According to sources within the ministry (department) of finance, the
system's hard disk was overloaded by the large number of applications that
were running on it.  Another source claims that while data was transferred
from one hard disk to a larger one an error resulted in the loss of all
data.  The disk (referred to in the article as "the system's main memory")
has been sent to the United Kingdom to be repaired and to attempt to recover
the lost data.

Some of the above accounts are contradictory: it is not clear whether the
disk suffered a catastrophic failure, or the problem is a result of a human
error.  In any case, the reported attempt to recover data from the disk in
question suggests that database resiliency, backup and recovery procedures,
and contingency planning were not adequate.  In addition, it appears that a
system whose failure can disrupt business, trade, and everyday life of
millions of citizens (tax liability certificates are needed for many
important transactions) was not designed to withstand centralised failures.

Diomidis Spinellis, University of the Aegean

Berlin Fire Department with Y2K Problem?

Debora Weber-Wulff <>
Wed, 12 Jan 2000 12:04:39 +0100
There has been heated debate in the Berlin newspapers about the fire
department's computer problems over New Year's. It seems that just after
midnight the dispatching systems broke, but they broke in an unexpected way:
they told the dispatchers that an alarm had been given to a fire station,
when in reality the fire station did not receive the alarm, and kept playing
cards and wondering why there were no fires this nice New Year's Eve.  [This
is in itself a very hard to avoid security risk.] At one point an
exasperated police car drove to a fire station, which was just around the
corner to ask if they needed an engraved invitation or what?!

The systems also logged fire engines as being somewhere in use when they
were actually sitting in the fire house, and thus tried to alarm fire
engines that were further away from the fire.

There has been lots of finger-pointing. The systems were "Y2K-secure"
because they were tested for this 2 weeks ago. [Gosh, I didn't realize that
someone had found out how to prove by test that software functions properly!
-dww] The chief fire fighter had to be called in at about 1.30 am to figure
out what to do, eventually falling back on very old equipment: people, paper
and pencil.

The blame has been put on the massive number of calls to the fire department
during the night, which had overloaded the system. Maybe I ought to invest
in a second fire extinguisher...

Some on-line articles:

Interesting too the article in August 1999
where an official says that the fire department is just spreading panic by
saying that they will be having problems on New Year's Eve...

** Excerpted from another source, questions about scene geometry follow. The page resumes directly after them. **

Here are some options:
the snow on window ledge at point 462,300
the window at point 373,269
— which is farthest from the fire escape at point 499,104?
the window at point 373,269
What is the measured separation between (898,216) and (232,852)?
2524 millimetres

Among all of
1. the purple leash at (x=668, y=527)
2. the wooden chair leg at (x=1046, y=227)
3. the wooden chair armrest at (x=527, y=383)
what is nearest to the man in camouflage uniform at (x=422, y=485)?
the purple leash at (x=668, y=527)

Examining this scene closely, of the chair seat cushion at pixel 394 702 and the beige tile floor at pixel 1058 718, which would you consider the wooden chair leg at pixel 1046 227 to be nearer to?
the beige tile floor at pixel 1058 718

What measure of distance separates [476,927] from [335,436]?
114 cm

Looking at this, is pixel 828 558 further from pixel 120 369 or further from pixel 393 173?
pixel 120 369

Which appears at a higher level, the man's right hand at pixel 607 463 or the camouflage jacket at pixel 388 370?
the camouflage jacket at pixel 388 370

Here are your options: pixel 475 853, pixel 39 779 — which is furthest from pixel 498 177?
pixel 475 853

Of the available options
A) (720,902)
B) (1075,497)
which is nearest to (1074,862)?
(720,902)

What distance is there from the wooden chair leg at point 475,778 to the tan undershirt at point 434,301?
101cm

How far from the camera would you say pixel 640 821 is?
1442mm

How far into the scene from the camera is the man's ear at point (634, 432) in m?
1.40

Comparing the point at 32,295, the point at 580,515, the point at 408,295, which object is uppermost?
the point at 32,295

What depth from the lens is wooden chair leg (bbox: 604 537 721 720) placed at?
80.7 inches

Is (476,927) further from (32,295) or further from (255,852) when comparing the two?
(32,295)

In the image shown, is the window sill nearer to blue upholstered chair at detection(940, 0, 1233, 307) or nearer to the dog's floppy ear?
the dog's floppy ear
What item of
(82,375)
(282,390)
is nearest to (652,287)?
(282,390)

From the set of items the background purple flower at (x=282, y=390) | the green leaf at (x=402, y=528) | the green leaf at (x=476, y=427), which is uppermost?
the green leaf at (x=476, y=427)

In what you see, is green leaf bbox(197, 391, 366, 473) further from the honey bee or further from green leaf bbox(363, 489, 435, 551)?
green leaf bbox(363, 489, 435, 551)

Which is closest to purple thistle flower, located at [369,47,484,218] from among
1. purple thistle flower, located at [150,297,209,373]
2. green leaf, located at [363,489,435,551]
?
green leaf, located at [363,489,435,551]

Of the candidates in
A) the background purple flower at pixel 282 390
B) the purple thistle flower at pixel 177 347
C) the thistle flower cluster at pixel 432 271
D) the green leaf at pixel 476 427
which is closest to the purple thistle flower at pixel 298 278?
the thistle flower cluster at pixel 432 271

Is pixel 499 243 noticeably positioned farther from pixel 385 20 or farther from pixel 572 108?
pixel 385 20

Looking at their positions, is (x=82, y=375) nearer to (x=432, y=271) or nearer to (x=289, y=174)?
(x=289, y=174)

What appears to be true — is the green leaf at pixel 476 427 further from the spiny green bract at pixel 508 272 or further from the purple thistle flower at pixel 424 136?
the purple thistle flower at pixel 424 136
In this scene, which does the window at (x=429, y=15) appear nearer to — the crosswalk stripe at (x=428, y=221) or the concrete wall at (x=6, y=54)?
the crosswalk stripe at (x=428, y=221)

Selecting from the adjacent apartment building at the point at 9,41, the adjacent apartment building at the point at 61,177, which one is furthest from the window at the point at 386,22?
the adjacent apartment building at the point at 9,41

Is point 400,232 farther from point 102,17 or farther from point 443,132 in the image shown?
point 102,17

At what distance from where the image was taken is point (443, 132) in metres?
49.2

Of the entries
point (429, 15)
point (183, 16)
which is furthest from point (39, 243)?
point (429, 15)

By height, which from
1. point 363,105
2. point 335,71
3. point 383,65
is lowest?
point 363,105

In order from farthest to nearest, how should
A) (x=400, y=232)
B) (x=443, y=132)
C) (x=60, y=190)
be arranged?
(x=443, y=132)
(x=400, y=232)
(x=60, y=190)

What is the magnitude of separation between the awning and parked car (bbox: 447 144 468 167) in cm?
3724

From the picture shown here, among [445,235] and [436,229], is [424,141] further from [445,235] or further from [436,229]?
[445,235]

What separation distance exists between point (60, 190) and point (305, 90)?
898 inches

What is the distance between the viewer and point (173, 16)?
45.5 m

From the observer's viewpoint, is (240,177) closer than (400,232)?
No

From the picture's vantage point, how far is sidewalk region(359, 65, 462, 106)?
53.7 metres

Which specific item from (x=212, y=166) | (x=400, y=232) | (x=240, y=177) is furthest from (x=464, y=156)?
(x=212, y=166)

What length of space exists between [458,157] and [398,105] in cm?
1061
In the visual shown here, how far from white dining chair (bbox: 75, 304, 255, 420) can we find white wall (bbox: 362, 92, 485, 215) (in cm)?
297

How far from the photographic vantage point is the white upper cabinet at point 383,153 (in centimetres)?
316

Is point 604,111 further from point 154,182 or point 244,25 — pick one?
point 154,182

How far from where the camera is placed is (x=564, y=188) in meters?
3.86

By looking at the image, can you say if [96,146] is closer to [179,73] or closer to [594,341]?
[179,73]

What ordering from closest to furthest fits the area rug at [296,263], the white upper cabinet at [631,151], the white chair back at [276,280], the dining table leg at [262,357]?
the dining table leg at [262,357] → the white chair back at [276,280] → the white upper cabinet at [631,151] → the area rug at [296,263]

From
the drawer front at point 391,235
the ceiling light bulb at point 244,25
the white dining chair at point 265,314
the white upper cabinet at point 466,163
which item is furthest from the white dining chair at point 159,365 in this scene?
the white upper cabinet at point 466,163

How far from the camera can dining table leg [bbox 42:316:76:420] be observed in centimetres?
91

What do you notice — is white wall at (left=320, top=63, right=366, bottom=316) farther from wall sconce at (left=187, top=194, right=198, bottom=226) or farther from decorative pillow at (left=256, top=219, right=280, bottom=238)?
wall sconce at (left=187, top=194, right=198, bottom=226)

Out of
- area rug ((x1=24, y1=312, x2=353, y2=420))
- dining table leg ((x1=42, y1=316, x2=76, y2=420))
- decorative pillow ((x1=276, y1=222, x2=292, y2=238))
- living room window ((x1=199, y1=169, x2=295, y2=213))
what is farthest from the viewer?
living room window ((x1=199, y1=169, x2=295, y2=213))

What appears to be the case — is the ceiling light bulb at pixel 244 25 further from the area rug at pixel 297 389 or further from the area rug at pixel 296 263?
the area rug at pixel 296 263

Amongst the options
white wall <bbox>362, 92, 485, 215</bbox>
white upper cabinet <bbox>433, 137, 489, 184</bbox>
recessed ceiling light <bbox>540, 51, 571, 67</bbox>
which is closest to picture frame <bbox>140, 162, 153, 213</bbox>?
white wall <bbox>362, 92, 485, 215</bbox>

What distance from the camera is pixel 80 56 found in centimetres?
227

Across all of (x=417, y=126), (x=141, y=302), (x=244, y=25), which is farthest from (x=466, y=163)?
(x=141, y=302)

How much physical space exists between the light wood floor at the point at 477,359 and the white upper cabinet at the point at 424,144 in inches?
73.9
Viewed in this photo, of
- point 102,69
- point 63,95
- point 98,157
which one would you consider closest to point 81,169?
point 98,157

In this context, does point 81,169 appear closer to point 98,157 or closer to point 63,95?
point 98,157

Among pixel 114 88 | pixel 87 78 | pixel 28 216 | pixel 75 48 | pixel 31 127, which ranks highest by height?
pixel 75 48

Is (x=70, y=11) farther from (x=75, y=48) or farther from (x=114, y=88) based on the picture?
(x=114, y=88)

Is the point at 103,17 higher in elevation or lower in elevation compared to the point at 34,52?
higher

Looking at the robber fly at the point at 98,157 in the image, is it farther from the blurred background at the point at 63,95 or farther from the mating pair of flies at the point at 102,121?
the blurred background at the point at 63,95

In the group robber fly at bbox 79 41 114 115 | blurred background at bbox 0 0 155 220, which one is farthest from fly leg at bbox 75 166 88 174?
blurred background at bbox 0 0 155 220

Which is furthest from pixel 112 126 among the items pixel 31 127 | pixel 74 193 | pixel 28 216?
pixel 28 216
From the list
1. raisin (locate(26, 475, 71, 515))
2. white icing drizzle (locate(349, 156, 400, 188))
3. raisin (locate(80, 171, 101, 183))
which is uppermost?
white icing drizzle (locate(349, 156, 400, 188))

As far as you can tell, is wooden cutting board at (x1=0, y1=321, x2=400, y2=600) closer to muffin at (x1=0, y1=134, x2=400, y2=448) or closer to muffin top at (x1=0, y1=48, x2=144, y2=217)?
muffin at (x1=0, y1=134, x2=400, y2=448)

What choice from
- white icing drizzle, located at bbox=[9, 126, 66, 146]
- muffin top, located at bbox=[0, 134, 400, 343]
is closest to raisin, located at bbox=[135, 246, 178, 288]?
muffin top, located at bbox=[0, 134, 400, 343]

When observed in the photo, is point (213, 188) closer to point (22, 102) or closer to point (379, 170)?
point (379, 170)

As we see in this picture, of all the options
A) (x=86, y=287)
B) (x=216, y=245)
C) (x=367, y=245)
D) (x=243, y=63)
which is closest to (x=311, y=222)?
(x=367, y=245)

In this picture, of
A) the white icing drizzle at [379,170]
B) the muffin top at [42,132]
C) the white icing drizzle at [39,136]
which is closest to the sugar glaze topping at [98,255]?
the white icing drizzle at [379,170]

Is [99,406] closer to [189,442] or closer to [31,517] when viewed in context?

Prof. Dr. Debora Weber-Wulff, Technische Fachhochschule Berlin,

Kremlin press office Y2K problems (via Declan McCullagh)

Greg Lastowka <>
Fri, 14 Jan 2000 06:28:09 -0800 (PST)
The Kremlin press office's computer communication system was victimized by
Y2K, blocking their ability to send e-mail.  Reportedly, they will have the
problem fixed by ``the end of the month''.  [Source: Agence France Presse,
13 Jan 2000]

Greg Lastowka, University of Virginia Law School

Re: Y2K99?????

<Drew Davis via Mark Brader>
Fri, 14 Jan 2000 23:07:02 GMT

"Wulfdog" <> excerpt:

>I turned on a 286 PC in my office today.  I looked at the date and it said
>Jan 05 2000.  Previously I had ran the date forward on my new HP and it went
>to 2099 and rolled back to 1980.  I quickly ran the 286 date up and to my
>surprise it went to 2099 and rolled back to 1980.   I wonder what those
>little diskettes with the Y2K test were actually checking for,  the size of
>your wallet/checking account?  My other question is.  Will any of us
>remember to tell the New Millennium babies that they are the ones who will
>see the "REAL Y2K bug"?

Hey, I've got a Y2K issue.   My fax driver/app "Delrina WinFax Lite 3.0 Fax
Administrator" can't recognize years 00 to 09 as the send date.   I have to
go and change the send date to 99 or before.   Neat.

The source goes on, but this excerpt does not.